Anonymous Monk has asked for the wisdom of the Perl Monks concerning the following question:

Hello,
I've been trying to figure out when Perl decides to double the total number of buckets for hash. According to the article "How Hashes Really Work" by Abhijit Menon-Sen, this happens when "the number of keys exceeds the number of buckets". I wrote a simple script to test that assumption.
\$old_total_bucket = 8; \$size = 0; for (\$i = 0; \$i < 65537 ; \$i++ ) { \$size++; \$words{"\$i"} = 1; \$c = %words; (\$fill_bucket,\$total_bucket) = split(/\//,\$c); if(\$total_bucket != \$old_total_bucket) { \$old_total_bucket = \$total_bucket; print "For the \$size keys, hash parameters are: \$c \n"; } }
I print out the number of keys for all cases when the total number of buckets doubles. I use version 5.10.0. Initial part of the output is:

For the 9 keys, hash parameters are: 8/16
For the 16 keys, hash parameters are: 15/32
For the 33 keys, hash parameters are: 29/64
For the 64 keys, hash parameters are: 53/128

It seems sometimes Perl doubles the number of buckets when the number of keys is greater than the number of buckets.
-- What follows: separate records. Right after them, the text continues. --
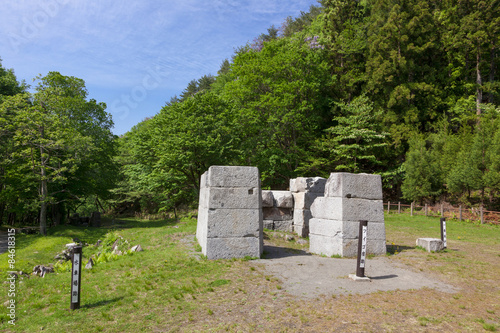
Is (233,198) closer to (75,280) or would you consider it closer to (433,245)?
(75,280)

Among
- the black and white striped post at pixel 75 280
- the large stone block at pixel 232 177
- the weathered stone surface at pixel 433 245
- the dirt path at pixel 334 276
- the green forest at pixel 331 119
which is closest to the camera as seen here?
the black and white striped post at pixel 75 280

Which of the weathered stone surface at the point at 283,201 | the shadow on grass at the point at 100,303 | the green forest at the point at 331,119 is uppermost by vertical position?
the green forest at the point at 331,119

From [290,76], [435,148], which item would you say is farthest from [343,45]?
[435,148]

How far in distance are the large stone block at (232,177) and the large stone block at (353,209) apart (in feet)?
8.06

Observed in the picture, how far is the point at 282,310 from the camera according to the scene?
529cm

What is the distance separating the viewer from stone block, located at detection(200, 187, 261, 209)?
8.77 m

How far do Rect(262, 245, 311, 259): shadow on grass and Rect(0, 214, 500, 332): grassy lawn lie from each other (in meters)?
1.16

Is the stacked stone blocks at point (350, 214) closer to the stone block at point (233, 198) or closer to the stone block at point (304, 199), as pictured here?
the stone block at point (233, 198)

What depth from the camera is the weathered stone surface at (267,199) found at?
45.8 ft

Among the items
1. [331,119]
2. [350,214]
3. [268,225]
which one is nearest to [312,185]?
[268,225]

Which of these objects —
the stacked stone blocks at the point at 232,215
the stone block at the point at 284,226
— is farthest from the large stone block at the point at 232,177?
the stone block at the point at 284,226

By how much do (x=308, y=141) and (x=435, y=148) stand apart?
10552 millimetres

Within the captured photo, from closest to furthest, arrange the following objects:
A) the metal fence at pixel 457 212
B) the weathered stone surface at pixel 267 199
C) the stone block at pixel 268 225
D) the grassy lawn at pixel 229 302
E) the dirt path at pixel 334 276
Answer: the grassy lawn at pixel 229 302 < the dirt path at pixel 334 276 < the weathered stone surface at pixel 267 199 < the stone block at pixel 268 225 < the metal fence at pixel 457 212

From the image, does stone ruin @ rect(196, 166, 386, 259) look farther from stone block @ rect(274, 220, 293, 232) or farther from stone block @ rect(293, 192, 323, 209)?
stone block @ rect(274, 220, 293, 232)
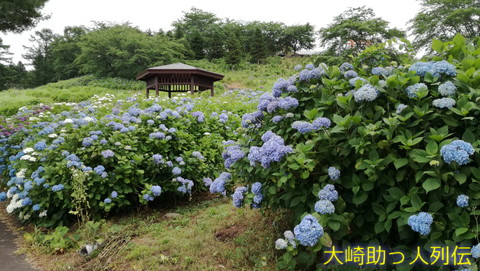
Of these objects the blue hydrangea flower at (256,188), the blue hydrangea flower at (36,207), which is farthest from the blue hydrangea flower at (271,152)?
the blue hydrangea flower at (36,207)

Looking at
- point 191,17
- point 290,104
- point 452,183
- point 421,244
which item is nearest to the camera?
point 452,183

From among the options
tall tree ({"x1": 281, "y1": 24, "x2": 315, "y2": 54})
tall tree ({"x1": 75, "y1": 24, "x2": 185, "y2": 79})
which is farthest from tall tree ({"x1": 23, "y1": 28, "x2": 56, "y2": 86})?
tall tree ({"x1": 281, "y1": 24, "x2": 315, "y2": 54})

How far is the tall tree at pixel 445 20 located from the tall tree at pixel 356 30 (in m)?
1.36

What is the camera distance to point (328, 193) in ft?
5.91

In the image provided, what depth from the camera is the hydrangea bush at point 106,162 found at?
11.0 ft

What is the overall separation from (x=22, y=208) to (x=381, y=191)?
3594 mm

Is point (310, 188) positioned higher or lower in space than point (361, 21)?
lower

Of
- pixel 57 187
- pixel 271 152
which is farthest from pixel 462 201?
pixel 57 187

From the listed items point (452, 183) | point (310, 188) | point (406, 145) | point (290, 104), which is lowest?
point (310, 188)

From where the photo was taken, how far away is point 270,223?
9.77ft

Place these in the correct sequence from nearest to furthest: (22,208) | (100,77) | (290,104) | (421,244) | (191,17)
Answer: (421,244) < (290,104) < (22,208) < (100,77) < (191,17)

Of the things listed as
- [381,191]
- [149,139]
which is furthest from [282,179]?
[149,139]

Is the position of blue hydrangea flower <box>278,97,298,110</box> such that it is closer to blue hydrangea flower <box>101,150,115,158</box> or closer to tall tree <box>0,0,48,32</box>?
blue hydrangea flower <box>101,150,115,158</box>

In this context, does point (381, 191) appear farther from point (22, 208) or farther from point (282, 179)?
point (22, 208)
Sometimes the doubling occurs when the number of keys is equal to the number of buckets (say, for 16 and 64 keys). And there are cases when the doubling occurs when the number of keys is greater than the number of buckets plus one (for 32770 = 2^15 + 2 keys). I tried looking into hv.c file (for v5.12.2) and found the following lines:
} else if (xhv->xhv_keys > (IV)xhv->xhv_max) { hsplit(hv);
So this seems to indicate that doubling occurs when "the number of keys exceeds the number of buckets". However, the output of my script shows that could be some other criterion involved. So when does Perl double the number of buckets in hash? Thanks a lot for any suggestions!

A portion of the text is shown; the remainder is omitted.